### DATA FOR PROCESSING
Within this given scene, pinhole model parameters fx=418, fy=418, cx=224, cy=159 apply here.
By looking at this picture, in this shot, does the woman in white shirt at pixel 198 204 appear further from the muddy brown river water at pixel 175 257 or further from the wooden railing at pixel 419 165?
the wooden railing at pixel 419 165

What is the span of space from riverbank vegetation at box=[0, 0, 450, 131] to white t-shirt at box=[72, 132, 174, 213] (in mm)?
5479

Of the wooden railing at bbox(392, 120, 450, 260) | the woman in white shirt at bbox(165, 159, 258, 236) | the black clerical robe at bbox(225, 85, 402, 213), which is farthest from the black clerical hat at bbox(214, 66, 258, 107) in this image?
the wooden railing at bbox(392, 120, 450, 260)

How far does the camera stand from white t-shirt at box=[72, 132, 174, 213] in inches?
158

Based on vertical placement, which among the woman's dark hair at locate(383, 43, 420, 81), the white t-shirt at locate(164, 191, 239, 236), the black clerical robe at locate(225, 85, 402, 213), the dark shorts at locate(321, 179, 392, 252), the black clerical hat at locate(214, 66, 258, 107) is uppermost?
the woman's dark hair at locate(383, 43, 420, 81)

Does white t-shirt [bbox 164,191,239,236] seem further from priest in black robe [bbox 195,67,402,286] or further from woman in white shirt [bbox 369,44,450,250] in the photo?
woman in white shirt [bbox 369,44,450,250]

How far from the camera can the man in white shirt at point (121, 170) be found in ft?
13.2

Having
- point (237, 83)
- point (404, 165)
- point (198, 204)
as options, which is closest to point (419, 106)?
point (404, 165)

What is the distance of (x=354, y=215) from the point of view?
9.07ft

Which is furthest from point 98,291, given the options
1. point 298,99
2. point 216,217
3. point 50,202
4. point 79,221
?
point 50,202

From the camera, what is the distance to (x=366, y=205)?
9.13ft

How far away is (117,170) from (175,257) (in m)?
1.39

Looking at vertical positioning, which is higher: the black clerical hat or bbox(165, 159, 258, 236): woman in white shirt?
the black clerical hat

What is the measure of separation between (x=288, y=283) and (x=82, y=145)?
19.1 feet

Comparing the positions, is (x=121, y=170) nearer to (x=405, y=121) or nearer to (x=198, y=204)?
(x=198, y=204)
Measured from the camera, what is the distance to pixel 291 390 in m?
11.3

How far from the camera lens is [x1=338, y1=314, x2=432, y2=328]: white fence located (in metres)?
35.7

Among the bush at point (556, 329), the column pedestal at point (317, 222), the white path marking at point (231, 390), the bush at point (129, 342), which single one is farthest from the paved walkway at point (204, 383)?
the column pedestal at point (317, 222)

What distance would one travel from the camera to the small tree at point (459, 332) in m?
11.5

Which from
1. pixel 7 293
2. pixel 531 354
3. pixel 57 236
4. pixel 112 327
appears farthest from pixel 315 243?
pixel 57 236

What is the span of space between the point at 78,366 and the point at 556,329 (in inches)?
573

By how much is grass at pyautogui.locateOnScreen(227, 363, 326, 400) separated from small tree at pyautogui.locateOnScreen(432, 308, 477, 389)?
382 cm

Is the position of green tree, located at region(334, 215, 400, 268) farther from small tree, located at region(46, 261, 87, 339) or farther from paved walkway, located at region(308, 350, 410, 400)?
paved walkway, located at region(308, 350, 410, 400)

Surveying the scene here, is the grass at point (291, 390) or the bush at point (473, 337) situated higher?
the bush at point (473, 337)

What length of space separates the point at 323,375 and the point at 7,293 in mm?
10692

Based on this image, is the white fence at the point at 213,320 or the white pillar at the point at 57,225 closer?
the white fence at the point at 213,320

...

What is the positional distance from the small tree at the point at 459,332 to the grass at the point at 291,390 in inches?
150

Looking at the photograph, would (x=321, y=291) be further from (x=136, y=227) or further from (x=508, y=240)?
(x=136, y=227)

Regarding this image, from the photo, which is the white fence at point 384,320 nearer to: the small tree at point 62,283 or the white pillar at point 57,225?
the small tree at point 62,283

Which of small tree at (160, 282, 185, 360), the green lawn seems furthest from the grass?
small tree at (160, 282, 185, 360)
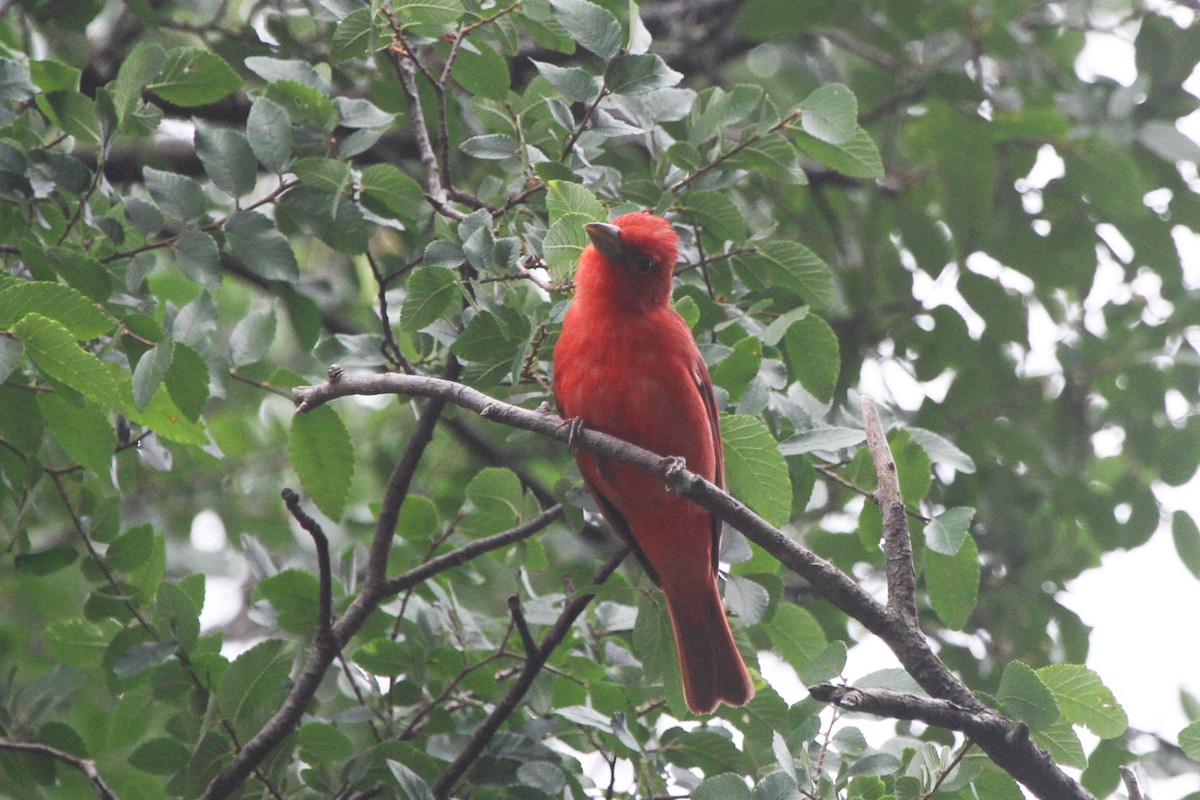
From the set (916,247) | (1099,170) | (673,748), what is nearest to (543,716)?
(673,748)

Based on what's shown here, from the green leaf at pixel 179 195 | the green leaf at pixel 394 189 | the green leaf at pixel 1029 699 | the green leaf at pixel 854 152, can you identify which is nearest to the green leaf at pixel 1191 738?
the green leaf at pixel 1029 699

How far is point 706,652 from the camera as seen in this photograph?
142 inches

### WHAT YOU WILL DO
Extract each line of the material above that contains the string "space", treating uppercase and lowercase letters as distinct.

### CORRECT RESULT
What is the span of space from riverbank vegetation at box=[0, 0, 450, 131] to white t-shirt at box=[72, 132, 174, 213] (in mm)?
What is the span of space between the point at 78,366 and the point at 556,329 (in inches)?
What length of space separates the point at 323,375 and the point at 7,293 in mm?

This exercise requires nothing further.